* [Stored data entries]
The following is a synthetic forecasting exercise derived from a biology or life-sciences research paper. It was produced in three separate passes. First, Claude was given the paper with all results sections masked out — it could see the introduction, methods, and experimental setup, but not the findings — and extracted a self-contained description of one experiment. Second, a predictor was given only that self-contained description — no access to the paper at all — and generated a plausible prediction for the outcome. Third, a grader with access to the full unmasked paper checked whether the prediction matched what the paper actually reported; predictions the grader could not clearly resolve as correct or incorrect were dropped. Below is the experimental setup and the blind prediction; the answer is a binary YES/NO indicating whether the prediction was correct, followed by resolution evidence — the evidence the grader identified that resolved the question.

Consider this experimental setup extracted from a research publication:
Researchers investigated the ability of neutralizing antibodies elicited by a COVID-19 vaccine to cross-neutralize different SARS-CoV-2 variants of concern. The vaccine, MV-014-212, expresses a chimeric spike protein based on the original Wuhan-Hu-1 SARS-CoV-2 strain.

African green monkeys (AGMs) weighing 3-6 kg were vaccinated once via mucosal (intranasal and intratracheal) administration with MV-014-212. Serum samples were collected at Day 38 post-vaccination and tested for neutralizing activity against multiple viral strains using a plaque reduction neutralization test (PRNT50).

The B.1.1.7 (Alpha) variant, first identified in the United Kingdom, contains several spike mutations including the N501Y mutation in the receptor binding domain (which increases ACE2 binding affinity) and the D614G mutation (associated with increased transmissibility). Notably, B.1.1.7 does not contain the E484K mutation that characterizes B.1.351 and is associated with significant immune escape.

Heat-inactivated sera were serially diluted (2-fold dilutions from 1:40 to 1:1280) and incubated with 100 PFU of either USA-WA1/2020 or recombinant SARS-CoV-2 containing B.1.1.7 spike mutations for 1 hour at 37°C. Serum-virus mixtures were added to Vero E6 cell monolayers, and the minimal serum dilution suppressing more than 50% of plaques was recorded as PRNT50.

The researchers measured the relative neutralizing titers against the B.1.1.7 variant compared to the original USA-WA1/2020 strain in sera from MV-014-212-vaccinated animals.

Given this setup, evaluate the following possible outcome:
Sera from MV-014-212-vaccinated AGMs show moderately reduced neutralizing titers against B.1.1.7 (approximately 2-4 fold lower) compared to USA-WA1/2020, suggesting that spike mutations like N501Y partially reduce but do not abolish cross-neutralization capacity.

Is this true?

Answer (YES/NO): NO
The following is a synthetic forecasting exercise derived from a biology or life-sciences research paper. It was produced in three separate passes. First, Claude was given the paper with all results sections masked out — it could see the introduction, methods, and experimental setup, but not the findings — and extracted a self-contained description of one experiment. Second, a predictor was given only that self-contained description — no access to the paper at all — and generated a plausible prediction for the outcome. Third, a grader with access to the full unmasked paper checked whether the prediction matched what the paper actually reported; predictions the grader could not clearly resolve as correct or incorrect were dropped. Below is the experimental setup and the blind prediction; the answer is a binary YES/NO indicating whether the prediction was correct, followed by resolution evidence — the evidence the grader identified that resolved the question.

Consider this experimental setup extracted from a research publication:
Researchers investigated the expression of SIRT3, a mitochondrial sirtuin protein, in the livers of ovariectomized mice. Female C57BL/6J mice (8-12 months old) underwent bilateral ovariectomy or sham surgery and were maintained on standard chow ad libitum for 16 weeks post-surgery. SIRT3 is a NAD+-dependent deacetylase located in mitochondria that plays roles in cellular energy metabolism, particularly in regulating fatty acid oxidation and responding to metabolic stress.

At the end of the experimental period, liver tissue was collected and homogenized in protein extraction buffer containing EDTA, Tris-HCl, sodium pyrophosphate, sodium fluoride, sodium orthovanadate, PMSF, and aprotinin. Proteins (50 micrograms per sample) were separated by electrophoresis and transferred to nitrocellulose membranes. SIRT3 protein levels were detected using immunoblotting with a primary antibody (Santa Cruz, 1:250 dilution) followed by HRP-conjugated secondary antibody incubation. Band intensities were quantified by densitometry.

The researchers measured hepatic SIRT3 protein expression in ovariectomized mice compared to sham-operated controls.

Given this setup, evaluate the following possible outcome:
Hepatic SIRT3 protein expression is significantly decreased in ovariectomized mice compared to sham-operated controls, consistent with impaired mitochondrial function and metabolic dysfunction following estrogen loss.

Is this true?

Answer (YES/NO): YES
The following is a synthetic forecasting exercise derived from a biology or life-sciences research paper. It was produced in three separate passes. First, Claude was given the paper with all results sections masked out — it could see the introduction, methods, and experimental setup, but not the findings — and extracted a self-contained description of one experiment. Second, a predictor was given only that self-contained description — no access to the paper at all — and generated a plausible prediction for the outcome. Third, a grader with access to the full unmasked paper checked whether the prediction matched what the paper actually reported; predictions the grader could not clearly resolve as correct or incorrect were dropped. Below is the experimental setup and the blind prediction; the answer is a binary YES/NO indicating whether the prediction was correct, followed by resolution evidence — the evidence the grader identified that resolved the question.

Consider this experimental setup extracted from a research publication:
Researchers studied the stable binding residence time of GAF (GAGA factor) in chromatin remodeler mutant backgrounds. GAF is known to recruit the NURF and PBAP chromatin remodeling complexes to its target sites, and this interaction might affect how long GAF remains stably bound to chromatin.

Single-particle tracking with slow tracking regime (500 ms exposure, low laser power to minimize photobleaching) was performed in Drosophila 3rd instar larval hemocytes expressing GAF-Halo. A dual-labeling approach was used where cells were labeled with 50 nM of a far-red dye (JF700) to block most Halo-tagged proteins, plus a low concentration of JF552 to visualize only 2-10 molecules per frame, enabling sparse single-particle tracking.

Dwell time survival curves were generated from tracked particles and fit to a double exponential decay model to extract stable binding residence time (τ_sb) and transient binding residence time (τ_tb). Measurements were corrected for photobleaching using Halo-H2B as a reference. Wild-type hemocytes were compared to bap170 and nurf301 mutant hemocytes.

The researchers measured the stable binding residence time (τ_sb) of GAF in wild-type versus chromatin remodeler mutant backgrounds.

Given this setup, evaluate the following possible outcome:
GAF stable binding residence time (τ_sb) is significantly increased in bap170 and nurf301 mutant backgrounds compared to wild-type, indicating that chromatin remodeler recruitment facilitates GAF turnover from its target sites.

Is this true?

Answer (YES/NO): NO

* [INSTRUCTIONS TO FOLLOW] If a line in the records contains the string "mice", copy it out.

* [EXPECTED ANSWER]
Researchers investigated the expression of SIRT3, a mitochondrial sirtuin protein, in the livers of ovariectomized mice. Female C57BL/6J mice (8-12 months old) underwent bilateral ovariectomy or sham surgery and were maintained on standard chow ad libitum for 16 weeks post-surgery. SIRT3 is a NAD+-dependent deacetylase located in mitochondria that plays roles in cellular energy metabolism, particularly in regulating fatty acid oxidation and responding to metabolic stress.
The researchers measured hepatic SIRT3 protein expression in ovariectomized mice compared to sham-operated controls.
Hepatic SIRT3 protein expression is significantly decreased in ovariectomized mice compared to sham-operated controls, consistent with impaired mitochondrial function and metabolic dysfunction following estrogen loss.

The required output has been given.